Almost in the same league, though not quite as successful, is her push to refocus the criminal justice system on locking up violent felons rather than drug abusers and those awaiting trial. Only last week, she released a report recommending ways to speed the processing of suspects who are too poor to post a cash bond. “It's been really helpful to have her focused so much on (reducing) the jail population,” says Sheriff Tom Dart, who at times has had a bumpy relationship with her but likes her direction.
However, a showdown with public-sector unions over pension liabilities seems inevitable. When it comes, labor could turn on Ms. Preckwinkle, as it did when, in a rare Rahmbo-like power play, she fired 1,000 workers in her first weeks in office to try to close the deficit. “She should have examined her budget before she decided she didn't need the (sales tax) revenue,” says Henry Bayer, executive director of AFSCME Local 31.
Another showdown may loom if she decides to get serious about merging redundant county offices that provide patronage jobs and suck up money the county clearly doesn't have.

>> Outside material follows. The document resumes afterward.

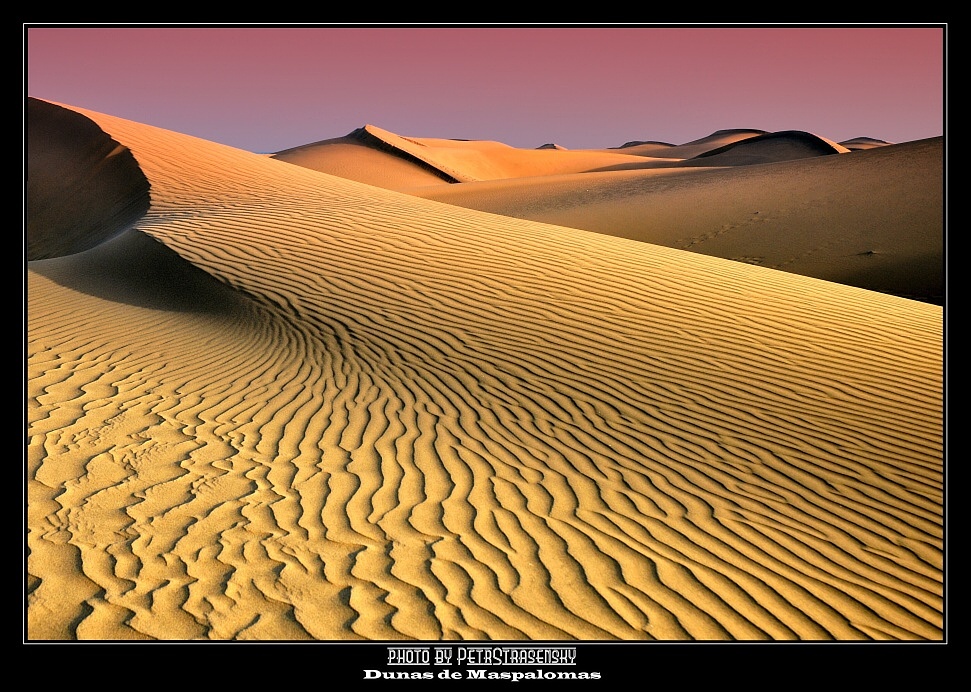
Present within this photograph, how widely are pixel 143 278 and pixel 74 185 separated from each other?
10098mm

And despite promises to bring higher ethics and more transparency to Cook County, she continues to support a close ally, Assessor Joseph Berrios, who has been lambasted for putting several family members on the county payroll.
Mr. Berrios was essential to getting second-half county property tax bills out on time for the first time in decades, she says.
“She's grown since the City Council, but she's much the same,” says Victor Reyes, Mr. Daley's former chief lobbyist and now majority owner of Reyes & Kurson, a lobbying boutique in Chicago. “She'd rather get some reform than none.”